Gerade durch den regionalen Fokus und durch kurze logistische Wege, könne der Mineralbrunnen Förstina neben seinem Markensortiment, auch nachhaltige und preisgünstige Produkte anbieten, äußerte sich Peter Seufert. „Allerdings müssen im Gesamtmarkt auch die Richtlinien eingehalten werden: 80 Prozent soll die Mehrwegquote im Getränkemarkt eigentlich betragen, zurzeit sind es lediglich knapp 50 Prozent. Regionalität ist ein wesentlicher Moment der Energieeffizienz“, so Seufert.

Hintergrundinfos:
Was sich zunächst kompliziert anhört, ist bei genauerer Betrachtung eigentlich ganz einfach: Im Mehrwegsystem werden qualitativ höherwertige Flaschen benötigt als im Einwegsystem.

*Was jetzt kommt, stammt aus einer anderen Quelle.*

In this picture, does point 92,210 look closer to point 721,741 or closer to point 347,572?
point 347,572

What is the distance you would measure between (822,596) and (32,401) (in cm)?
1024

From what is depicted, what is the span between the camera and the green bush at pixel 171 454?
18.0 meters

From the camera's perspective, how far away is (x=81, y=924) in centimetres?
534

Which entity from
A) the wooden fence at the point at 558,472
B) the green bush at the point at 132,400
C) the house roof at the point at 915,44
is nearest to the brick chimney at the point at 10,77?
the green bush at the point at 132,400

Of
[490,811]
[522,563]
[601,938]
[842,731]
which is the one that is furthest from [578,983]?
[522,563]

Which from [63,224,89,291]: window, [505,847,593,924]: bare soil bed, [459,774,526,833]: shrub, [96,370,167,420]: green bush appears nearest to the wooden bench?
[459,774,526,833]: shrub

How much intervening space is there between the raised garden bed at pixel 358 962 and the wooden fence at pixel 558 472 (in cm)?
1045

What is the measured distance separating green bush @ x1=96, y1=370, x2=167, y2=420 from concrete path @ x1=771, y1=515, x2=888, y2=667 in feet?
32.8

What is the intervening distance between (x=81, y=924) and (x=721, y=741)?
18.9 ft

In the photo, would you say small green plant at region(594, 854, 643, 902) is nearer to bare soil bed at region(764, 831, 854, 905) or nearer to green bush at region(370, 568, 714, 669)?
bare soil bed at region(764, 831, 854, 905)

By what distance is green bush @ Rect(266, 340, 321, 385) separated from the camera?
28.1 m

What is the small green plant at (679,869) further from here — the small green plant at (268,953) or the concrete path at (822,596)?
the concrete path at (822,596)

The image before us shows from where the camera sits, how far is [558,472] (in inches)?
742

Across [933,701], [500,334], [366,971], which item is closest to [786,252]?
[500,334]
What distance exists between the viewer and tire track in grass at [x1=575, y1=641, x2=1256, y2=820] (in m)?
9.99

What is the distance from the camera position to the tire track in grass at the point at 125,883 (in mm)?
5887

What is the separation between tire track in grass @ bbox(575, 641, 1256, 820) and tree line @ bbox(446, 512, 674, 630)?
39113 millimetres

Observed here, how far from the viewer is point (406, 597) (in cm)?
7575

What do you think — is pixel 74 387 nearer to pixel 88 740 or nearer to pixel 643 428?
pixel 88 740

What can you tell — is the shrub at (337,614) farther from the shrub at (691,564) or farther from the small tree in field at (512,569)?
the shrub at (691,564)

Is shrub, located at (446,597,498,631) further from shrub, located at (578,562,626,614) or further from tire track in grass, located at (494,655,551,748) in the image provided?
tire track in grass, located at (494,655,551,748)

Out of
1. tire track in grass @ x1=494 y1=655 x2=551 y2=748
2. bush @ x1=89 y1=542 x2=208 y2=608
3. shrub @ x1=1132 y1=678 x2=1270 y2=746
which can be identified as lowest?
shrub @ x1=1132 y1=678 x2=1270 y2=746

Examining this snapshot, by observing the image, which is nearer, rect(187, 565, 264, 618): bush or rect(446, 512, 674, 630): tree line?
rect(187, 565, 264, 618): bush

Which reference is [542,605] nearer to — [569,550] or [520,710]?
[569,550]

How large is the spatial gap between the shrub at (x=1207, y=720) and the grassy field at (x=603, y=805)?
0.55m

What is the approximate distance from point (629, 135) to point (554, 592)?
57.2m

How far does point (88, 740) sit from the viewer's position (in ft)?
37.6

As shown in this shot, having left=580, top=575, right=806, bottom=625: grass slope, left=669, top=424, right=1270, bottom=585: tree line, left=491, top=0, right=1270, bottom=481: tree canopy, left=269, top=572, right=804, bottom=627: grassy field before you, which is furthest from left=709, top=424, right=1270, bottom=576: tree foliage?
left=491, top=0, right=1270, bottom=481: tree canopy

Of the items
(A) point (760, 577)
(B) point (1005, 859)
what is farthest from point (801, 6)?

Das darauf erhobene Pfand (damit die Flaschen und Kisten auch wieder zurückkehren) entspreche etwa den halben Investitionskosten. Daraus folgt: Der abfüllende Betrieb muss diese Kosten vorfinanzieren. Im Einwegsystem hingegen sind die Kosten für die Flasche bereits im Verkaufspreis mit einkalkuliert, das Pfand werde vom Handel quasi „on top“ erhoben, was die sofortige Liquiditätsverbesserung – und daraus resultierend die Zinserträge – bewirkt. Pfandschlupf entsteht nun, wenn für eine Einwegflasche zwar Pfand bezahlt wird, dieses aber nicht zurückgeholt wird – etwa weil die Flasche nicht zurück gebracht wird, sondern in den Müll wandert. Während im Mehrwegsystem dem Abfüller in diesem Falle 50 Prozent seiner Investition verloren ginge, behält der Handel im Einwegsystem das Pfand ein. So entsteht nach Berechnungen des Branchenverbandes VDM durch Pfand auf Einweg ein permanenter Liquiditätsvorteil von etwa 100 Millionen Euro pro Jahr. Dies wiederum ermöglicht Quersubventionierungen – und so schließlich die niedrigen Preise für Mineralwasser im Discounthandel.